EXERCISE DETAILS — Return only those lines of the listing that hold the word "over".
---------- DATA TO PROCESS ----------
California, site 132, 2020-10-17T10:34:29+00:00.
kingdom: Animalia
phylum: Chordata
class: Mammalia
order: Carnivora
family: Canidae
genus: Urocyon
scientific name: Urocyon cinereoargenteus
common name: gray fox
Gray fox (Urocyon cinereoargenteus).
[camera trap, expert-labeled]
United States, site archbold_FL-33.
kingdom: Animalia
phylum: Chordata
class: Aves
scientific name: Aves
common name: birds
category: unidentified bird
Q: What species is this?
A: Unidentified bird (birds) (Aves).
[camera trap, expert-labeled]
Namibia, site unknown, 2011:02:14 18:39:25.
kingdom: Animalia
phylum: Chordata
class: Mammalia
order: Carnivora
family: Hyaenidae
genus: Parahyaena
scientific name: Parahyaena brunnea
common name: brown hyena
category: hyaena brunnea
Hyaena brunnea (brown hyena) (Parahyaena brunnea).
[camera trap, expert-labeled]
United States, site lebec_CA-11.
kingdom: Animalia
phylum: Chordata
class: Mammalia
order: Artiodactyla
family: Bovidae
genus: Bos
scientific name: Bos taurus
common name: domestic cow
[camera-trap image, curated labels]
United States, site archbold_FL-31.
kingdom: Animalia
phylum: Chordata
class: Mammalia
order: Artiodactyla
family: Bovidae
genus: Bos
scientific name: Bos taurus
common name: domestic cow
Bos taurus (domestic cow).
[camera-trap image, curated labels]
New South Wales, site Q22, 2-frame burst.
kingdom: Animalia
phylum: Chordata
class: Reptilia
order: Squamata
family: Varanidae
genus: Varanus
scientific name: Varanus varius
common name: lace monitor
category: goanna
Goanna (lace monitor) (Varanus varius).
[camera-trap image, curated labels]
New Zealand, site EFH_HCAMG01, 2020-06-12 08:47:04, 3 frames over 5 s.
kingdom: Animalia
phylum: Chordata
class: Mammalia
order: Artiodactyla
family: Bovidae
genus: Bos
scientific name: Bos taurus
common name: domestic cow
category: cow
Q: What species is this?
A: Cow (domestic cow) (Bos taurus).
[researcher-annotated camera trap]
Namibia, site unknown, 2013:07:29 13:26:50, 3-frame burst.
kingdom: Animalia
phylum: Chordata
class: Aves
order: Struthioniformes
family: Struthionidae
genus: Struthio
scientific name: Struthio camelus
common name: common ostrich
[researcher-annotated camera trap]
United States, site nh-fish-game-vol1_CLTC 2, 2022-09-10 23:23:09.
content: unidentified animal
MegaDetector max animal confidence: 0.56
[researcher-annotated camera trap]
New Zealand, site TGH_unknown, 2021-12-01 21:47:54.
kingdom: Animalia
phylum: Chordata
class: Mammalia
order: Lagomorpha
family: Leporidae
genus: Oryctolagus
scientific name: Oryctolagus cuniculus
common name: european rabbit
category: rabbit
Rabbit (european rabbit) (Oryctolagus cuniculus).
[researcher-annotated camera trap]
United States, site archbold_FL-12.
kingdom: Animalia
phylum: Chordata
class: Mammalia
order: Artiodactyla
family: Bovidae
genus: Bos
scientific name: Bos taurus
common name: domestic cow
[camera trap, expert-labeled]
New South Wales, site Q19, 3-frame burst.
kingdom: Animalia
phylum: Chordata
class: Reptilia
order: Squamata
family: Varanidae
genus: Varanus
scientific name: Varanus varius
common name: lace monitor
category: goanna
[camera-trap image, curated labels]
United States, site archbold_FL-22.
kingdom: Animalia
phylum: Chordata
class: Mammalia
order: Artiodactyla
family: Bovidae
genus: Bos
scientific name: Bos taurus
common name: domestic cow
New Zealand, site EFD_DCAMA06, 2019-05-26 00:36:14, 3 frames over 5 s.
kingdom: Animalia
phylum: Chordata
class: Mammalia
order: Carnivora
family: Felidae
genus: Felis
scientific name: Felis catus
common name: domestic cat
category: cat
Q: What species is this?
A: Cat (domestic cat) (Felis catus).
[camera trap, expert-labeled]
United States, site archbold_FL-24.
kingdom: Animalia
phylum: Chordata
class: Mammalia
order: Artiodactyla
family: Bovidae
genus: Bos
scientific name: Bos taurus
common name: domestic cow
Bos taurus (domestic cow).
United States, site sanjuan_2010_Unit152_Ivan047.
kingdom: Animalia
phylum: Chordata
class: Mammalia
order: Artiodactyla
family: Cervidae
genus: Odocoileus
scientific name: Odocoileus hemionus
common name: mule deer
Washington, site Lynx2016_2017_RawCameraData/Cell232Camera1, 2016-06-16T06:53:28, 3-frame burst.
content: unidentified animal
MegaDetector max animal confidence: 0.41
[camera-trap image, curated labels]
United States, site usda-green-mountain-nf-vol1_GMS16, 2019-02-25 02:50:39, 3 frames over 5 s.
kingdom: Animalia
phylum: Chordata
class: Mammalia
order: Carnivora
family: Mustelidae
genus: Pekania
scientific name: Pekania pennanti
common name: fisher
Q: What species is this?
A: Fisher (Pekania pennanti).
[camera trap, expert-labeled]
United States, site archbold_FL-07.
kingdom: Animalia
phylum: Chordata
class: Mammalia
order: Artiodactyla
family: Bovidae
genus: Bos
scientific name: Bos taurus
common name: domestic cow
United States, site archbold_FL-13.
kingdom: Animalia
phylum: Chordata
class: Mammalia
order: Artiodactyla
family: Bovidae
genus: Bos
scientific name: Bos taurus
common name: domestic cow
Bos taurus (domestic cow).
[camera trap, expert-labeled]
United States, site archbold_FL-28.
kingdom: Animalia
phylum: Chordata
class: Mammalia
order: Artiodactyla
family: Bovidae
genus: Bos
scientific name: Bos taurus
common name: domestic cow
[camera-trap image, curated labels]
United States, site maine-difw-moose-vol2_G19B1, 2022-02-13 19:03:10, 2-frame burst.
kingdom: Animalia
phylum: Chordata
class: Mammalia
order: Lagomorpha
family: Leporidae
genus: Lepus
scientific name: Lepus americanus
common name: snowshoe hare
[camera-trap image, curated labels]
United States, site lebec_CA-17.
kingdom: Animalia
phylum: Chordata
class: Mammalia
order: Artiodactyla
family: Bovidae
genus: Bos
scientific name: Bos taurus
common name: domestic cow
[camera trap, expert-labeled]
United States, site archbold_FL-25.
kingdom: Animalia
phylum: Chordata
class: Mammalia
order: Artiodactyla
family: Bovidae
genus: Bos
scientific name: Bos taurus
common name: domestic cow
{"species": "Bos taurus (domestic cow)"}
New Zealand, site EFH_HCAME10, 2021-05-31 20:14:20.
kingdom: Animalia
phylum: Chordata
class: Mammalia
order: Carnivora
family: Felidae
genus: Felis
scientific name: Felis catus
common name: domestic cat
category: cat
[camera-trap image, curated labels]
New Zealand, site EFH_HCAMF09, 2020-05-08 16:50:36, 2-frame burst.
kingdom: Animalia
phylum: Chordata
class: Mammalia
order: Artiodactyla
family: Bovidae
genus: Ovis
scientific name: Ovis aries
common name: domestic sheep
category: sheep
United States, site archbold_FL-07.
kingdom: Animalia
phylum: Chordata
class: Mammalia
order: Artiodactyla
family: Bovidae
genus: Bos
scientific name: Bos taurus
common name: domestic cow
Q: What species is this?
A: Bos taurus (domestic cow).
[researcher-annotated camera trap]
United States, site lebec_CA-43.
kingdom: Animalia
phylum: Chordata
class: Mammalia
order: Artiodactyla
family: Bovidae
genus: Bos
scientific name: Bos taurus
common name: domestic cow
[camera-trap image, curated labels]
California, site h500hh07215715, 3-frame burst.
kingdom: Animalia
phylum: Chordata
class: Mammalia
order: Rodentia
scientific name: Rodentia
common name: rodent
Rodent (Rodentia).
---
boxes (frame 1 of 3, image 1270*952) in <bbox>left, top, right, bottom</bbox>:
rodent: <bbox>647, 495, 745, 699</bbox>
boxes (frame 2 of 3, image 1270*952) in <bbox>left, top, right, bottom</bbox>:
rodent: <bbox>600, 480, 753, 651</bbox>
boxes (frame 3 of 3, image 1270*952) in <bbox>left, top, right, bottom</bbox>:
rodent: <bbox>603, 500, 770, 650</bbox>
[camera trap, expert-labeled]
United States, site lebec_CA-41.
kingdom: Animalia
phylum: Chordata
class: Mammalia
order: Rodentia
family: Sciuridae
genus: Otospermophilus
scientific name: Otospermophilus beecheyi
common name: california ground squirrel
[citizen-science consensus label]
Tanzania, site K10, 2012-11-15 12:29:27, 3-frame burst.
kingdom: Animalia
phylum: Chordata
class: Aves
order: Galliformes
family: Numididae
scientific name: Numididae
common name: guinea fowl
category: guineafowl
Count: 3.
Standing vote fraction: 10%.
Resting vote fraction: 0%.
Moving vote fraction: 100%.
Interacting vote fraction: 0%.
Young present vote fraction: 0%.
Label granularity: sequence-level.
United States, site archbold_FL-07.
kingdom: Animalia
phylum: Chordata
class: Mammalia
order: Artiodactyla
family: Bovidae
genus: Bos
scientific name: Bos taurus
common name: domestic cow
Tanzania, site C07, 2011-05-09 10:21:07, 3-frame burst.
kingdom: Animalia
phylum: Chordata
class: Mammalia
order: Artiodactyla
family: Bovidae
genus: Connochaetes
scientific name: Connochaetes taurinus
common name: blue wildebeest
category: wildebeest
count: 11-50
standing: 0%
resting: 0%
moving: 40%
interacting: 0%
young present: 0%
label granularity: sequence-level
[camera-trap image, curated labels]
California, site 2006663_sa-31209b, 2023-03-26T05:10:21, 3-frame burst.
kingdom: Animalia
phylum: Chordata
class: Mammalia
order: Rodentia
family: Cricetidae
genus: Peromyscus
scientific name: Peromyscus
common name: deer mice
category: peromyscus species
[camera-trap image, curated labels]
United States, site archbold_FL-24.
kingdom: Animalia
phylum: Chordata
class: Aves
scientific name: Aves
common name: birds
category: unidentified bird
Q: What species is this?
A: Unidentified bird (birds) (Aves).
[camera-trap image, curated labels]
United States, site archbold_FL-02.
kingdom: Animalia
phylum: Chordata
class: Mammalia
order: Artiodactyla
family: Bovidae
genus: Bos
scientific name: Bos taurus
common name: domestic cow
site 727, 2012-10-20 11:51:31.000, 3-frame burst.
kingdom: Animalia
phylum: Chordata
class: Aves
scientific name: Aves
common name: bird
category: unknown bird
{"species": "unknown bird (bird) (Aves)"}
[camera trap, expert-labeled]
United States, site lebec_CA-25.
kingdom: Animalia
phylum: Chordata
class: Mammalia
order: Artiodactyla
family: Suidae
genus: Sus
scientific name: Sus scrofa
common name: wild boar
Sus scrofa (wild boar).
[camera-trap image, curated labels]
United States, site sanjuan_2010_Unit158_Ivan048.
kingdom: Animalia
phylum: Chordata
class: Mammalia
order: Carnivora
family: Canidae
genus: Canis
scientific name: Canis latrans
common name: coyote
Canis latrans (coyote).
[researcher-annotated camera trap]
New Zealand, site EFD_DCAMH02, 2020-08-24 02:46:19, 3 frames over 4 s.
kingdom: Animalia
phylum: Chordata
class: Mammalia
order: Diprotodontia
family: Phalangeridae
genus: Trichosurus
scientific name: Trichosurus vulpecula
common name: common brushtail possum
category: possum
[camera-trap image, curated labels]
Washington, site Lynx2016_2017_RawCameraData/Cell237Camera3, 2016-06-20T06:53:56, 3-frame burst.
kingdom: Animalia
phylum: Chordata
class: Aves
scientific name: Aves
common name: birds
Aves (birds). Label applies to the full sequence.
----------
TASK SOLUTION —
New Zealand, site EFH_HCAMG01, 2020-06-12 08:47:04, 3 frames over 5 s.
New Zealand, site EFD_DCAMA06, 2019-05-26 00:36:14, 3 frames over 5 s.
United States, site usda-green-mountain-nf-vol1_GMS16, 2019-02-25 02:50:39, 3 frames over 5 s.
New Zealand, site EFD_DCAMH02, 2020-08-24 02:46:19, 3 frames over 4 s.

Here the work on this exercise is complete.